◆ Provided information ◆
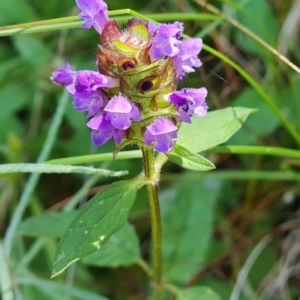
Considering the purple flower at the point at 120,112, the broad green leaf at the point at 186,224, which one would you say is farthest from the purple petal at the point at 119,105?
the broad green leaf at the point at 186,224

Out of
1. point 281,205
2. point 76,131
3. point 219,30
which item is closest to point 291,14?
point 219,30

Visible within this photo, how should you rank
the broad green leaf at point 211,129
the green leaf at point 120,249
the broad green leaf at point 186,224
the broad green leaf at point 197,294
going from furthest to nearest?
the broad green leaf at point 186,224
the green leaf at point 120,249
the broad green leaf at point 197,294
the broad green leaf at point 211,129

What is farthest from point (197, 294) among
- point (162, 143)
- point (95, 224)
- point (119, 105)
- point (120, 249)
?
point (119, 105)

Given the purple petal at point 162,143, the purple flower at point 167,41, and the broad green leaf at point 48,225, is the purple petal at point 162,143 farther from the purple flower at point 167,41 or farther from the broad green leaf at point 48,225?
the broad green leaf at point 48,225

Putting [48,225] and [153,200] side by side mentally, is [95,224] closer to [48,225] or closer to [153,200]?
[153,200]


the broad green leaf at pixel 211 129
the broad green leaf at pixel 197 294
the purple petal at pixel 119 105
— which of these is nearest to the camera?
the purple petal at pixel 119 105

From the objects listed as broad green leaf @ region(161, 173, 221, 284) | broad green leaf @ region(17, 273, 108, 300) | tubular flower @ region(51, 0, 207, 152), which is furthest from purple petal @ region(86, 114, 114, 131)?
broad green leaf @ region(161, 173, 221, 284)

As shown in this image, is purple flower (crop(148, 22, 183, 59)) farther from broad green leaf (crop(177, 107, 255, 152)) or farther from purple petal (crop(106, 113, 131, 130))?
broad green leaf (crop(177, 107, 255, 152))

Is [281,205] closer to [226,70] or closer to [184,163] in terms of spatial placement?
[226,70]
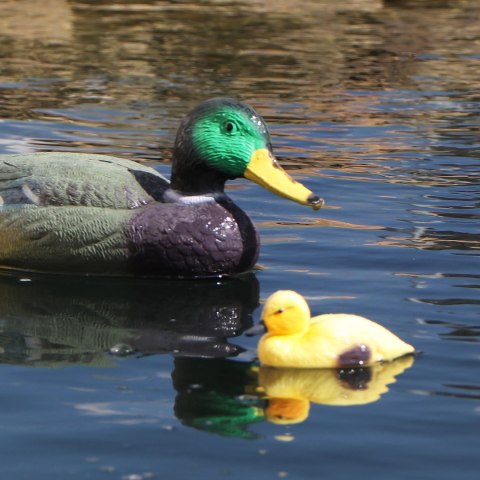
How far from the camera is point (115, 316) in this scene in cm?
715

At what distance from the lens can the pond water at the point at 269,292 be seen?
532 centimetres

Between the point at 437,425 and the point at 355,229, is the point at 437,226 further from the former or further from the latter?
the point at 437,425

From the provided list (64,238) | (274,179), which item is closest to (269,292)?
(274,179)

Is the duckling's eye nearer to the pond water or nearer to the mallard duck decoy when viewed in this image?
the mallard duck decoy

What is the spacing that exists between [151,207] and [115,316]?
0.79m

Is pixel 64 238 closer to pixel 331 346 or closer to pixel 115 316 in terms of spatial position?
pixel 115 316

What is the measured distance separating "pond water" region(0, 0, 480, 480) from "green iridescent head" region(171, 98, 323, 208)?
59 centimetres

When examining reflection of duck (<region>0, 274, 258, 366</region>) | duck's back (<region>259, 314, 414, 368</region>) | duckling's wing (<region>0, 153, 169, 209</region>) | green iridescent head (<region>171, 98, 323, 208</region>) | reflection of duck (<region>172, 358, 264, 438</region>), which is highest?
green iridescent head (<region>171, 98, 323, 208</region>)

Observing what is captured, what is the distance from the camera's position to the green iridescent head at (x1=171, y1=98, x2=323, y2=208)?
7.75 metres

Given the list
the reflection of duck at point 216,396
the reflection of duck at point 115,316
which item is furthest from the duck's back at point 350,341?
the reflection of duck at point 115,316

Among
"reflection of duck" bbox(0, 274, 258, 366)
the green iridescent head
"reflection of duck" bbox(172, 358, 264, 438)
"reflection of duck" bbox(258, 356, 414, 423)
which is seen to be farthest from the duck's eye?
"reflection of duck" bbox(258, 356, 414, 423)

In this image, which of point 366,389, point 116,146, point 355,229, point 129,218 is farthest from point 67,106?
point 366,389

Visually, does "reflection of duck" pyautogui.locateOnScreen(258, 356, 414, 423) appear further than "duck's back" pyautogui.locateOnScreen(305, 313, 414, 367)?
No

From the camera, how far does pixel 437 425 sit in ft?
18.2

◆ Requirement ◆
Reproduce the records starting at the line that contains "In this image, which" and ending at the end of the records, with the requests included. In the answers only, raise every number (the point coordinates and the distance in feet) by 42.

◆ Solved exercise ◆
In this image, which of point 366,389, point 116,146, point 355,229, point 129,218 is farthest from point 67,106?
point 408,431

Visually, does "reflection of duck" pyautogui.locateOnScreen(258, 356, 414, 423) appear further than "duck's back" pyautogui.locateOnScreen(305, 313, 414, 367)?
No

From the camera, how far does pixel 437 425 sit in ft?
60.2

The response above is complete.